§ **Exercise aim**
Continue the essay arguing that every problem is a prediction problem, picking up right after its final sentence.

Text excerpt section start

Every Problem Is a Prediction Problem
On true belief and explanation, Popper and Deutsch, knowledge in AI, and the nature of understanding
This might sound trivial if you already agree, and too reductive if you don’t. But I want to make and defend the claim that every problem we face is ultimately a problem about making the right predictions. Whether you’re deciding where to invest, whom to hire, which medication to take, or what to say to a friend who’s upset; whether you’re a theoretical physicist, an engineer, a historian, or a theologian; whether you’re a child, a teen, or an adult; whatever the nature of the problem you’re dealing with, it is ultimately a problem about making the right predictions. Consequently, the better your predictions, the better your solutions.
Why might such a straightforward, commonsensical view be contentious? In fact, throughout history, many influential thinkers have explicitly rejected it. From Plato on beliefs to Albert Einstein on quantum physics to Noam Chomsky on contemporary AI, philosophers and scientists have insisted that knowledge requires something more than true predictions. And they’ve had good reasons for saying so. Lucky guesses clearly aren’t knowledge. Shallow pattern matching breaks when the world shifts, as imperfect AI systems remind us.

Text excerpt section end
Data records section start

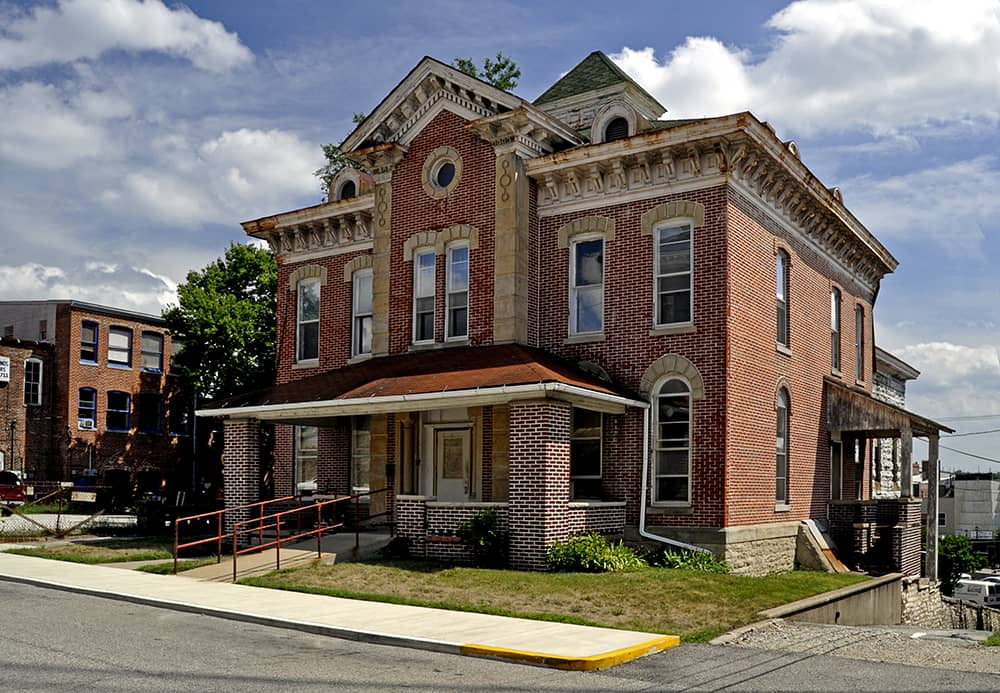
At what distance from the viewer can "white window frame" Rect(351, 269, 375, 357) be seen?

Data records section end
Data records section start

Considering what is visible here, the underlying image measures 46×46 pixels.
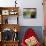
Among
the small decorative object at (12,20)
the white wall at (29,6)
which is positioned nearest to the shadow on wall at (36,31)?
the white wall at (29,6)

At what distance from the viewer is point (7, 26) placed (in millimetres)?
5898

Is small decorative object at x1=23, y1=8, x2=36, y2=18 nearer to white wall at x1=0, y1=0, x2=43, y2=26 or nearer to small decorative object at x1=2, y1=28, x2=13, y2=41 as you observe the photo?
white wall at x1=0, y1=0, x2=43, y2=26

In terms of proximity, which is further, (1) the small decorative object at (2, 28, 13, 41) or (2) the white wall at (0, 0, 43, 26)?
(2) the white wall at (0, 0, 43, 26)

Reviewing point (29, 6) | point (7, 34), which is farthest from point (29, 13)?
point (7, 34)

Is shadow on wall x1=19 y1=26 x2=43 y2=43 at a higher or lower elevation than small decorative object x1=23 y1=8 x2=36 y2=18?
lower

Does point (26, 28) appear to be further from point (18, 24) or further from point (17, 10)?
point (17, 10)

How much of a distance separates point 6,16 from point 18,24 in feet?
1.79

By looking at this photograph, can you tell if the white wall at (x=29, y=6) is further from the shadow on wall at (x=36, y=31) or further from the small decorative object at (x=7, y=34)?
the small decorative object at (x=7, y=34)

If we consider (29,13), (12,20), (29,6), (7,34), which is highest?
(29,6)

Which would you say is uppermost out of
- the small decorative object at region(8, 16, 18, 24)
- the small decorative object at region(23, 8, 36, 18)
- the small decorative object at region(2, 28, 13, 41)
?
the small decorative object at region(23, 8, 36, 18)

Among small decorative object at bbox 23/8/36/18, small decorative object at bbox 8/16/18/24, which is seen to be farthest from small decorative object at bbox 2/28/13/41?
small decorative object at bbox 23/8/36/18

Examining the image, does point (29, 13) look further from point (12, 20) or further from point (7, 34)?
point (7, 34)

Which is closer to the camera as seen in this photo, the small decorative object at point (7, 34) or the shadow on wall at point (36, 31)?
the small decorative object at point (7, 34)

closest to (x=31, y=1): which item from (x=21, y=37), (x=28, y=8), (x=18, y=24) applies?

Data records section end
Data records section start

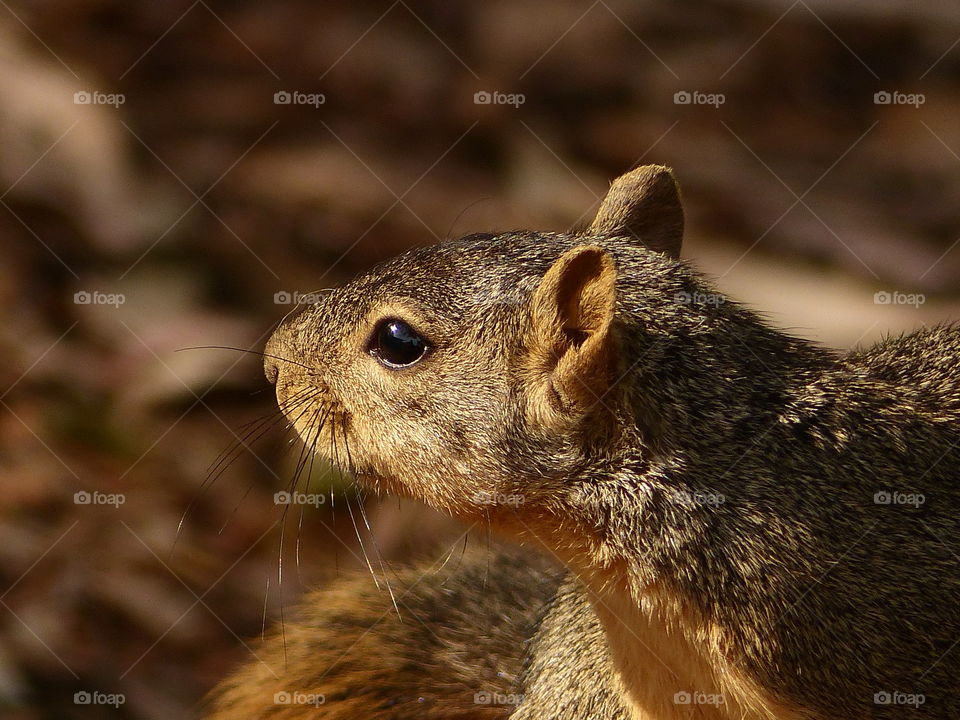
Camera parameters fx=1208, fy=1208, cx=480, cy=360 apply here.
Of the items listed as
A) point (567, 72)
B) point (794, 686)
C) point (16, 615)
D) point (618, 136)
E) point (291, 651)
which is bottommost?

Data records section end

§ **Task answer**
But I want to suggest the critics have misdiagnosed the problem. They’re pointing at something real, but misunderstanding its nature. What they’re identifying isn’t an alternative to prediction. Instead, it’s what helps us make more predictions, and make them more successfully.
The objection goes back at least to Plato. In the Theaetetus, Socrates considers whether knowledge might simply be true belief, and rejects the idea with a thought experiment about a jury.
Imagine jurors deliberating a case. They weren’t eyewitnesses to the crime. They’ve heard testimony, some of it persuasive rhetoric rather than solid evidence. Suppose they reach a guilty verdict, and they happen to be right. The defendant did indeed carry out the crime.
But did the jurors know he was guilty? No. They had a true belief, but something important was missing. They reached the right conclusion through a process that could easily have led them astray. A more charismatic defense attorney might have swayed them the other way. They were “justly persuaded”, perhaps, but rhetorical persuasion isn’t the same as knowledge.
We feel this intuition immediately. If we had to predict whether the jurors would get the next case right, we wouldn’t trust them. Their success doesn’t seem systematic or reliable. It seems contingent on who spoke most eloquently that day.
For more than two thousand years, this has been the standard objection to identifying knowledge with correct prediction: you can get the right answer for the wrong reasons. And when that happens, you don’t really know.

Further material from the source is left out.